[begin EXTRACT PROVIDED]

Semantic CNN Navigation implementation code for our paper "Semantic2D: Enabling Semantic Scene Understanding with 2D Lidar Alone". Video demos can be found at multimedia demonstrations. The Semantic2D dataset can be found and downloaded at: https://doi.org/10.5281/zenodo.18350696.
- Dataset Download: https://doi.org/10.5281/zenodo.18350696
- SALSA (Dataset and Labeling Framework): https://github.com/TempleRAIL/semantic2d
- S³-Net (Stochastic Semantic Segmentation): https://github.com/TempleRAIL/s3_net
- Semantic CNN Navigation: https://github.com/TempleRAIL/semantic_cnn_nav
This repository contains two main components:
- Training: CNN-based control policy training using the Semantic2D dataset
- ROS Deployment: Real-time semantic-aware navigation for mobile robots
The Semantic CNN Navigation system combines:
- S³-Net: Real-time semantic segmentation of 2D LiDAR scans
- SemanticCNN: ResNet-based control policy that uses semantic information for navigation
Engineering Lobby Semantic Navigation

Engineering 4th Floor Semantic Navigation

CYC 4th Floor Semantic Navigation

┌─────────────────────────────────────────────────────────────────────┐
│ Semantic CNN Navigation │
├─────────────────────────────────────────────────────────────────────┤
│ │
│ ┌─────────────┐ ┌─────────────┐ ┌─────────────────────────┐ │
│ │ LiDAR Scan │───▶│ S³-Net │───▶│ Semantic Labels (10) │ │
│ │ + Intensity│ │ Segmentation│ │ per LiDAR point │ │
│ └─────────────┘ └─────────────┘ └───────────┬─────────────┘ │
│ │ │
│ ┌─────────────┐ ▼ │
│ │ Sub-Goal │───────────────────────▶┌─────────────────────────┐ │
│ │ (x, y) │ │ SemanticCNN │ │
│ └─────────────┘ │ (ResNet + Bottleneck) │ │
│ │ │ │
│ ┌─────────────┐ │ Input: 80x80 scan map │ │
│ │ Scan Map │───────────────────────▶│ + semantic map │ │
│ │ (history) │ │ + sub-goal │ │
│ └─────────────┘ └───────────┬─────────────┘ │
│ │ │
│ ▼ │
│ ┌─────────────────────────┐ │
│ │ Velocity Command │ │
│ │ (linear_x, angular_z) │ │
│ └─────────────────────────┘ │
└─────────────────────────────────────────────────────────────────────┘
- Python 3.7+
- PyTorch 1.7.1+
- TensorBoard
- NumPy
- tqdm
- Ubuntu 20.04
- ROS Noetic
- Python 3.8.5
- PyTorch 1.7.1
Install training dependencies:
pip install torch torchvision tensorboardX numpy tqdmThe training expects the Semantic2D dataset organized as follows:
~/semantic2d_data/
├── dataset.txt # List of dataset folders
├── 2024-04-11-15-24-29/ # Dataset folder 1
│ ├── train.txt # Training sample list
│ ├── dev.txt # Validation sample list
│ ├── scans_lidar/ # Range scans (.npy)

[end EXTRACT PROVIDED]
[begin RECORDED INFORMATION]

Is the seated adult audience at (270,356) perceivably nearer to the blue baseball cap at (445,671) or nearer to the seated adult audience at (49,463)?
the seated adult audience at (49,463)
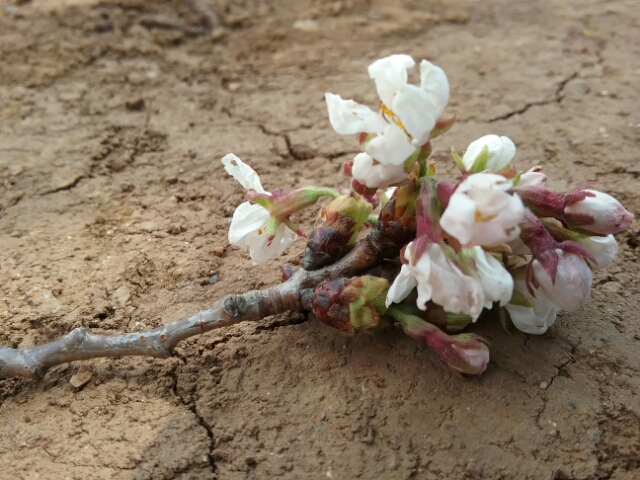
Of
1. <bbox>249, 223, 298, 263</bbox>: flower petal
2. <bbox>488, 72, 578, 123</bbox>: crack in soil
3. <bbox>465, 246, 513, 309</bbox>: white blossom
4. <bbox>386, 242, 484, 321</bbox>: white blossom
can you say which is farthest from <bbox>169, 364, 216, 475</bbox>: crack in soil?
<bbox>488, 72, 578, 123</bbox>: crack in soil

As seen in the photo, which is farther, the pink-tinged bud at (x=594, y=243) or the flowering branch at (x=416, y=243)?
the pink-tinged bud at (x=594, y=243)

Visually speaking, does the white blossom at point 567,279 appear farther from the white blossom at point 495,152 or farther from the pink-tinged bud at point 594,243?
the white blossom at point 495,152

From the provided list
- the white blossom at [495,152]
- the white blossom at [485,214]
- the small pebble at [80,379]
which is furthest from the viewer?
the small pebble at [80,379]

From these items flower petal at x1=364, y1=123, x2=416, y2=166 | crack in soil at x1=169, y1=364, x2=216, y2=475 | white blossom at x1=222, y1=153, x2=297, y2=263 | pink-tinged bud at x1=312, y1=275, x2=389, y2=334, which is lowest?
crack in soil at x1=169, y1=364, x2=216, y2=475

[end RECORDED INFORMATION]

BRIEF 1 >>
Which GitHub repositories does the Semantic CNN Navigation page link to? Give each one's name and URL.
BRIEF 2 >>
Reproduce all the entries in Block 1 with "flowering branch" swapped for "blooming branch", keeping everything else the same. Leave the pictures out.
The Semantic CNN Navigation page and the entries have no connection to each other.

TASK RESULT 1 >>
- SALSA (Dataset and Labeling Framework): https://github.com/TempleRAIL/semantic2d
- S³-Net (Stochastic Semantic Segmentation): https://github.com/TempleRAIL/s3_net
- Semantic CNN Navigation: https://github.com/TempleRAIL/semantic_cnn_nav

TASK RESULT 2 >>
Is the seated adult audience at (270,356) perceivably nearer to the blue baseball cap at (445,671) or nearer to the seated adult audience at (49,463)?
the seated adult audience at (49,463)
Of
1. <bbox>249, 223, 298, 263</bbox>: flower petal
2. <bbox>488, 72, 578, 123</bbox>: crack in soil
3. <bbox>465, 246, 513, 309</bbox>: white blossom
4. <bbox>386, 242, 484, 321</bbox>: white blossom
can you say which is farthest from <bbox>169, 364, 216, 475</bbox>: crack in soil?
<bbox>488, 72, 578, 123</bbox>: crack in soil

As seen in the photo, which is farther, the pink-tinged bud at (x=594, y=243) or the blooming branch at (x=416, y=243)?
the pink-tinged bud at (x=594, y=243)

Visually speaking, does the white blossom at point 567,279 appear farther from the white blossom at point 495,152 or farther from the pink-tinged bud at point 594,243?
the white blossom at point 495,152

From the provided list
- the white blossom at [495,152]
- the white blossom at [485,214]
- the small pebble at [80,379]
which is furthest from the viewer?
the small pebble at [80,379]

From these items flower petal at x1=364, y1=123, x2=416, y2=166 | crack in soil at x1=169, y1=364, x2=216, y2=475 | white blossom at x1=222, y1=153, x2=297, y2=263 | pink-tinged bud at x1=312, y1=275, x2=389, y2=334, which is lowest?
crack in soil at x1=169, y1=364, x2=216, y2=475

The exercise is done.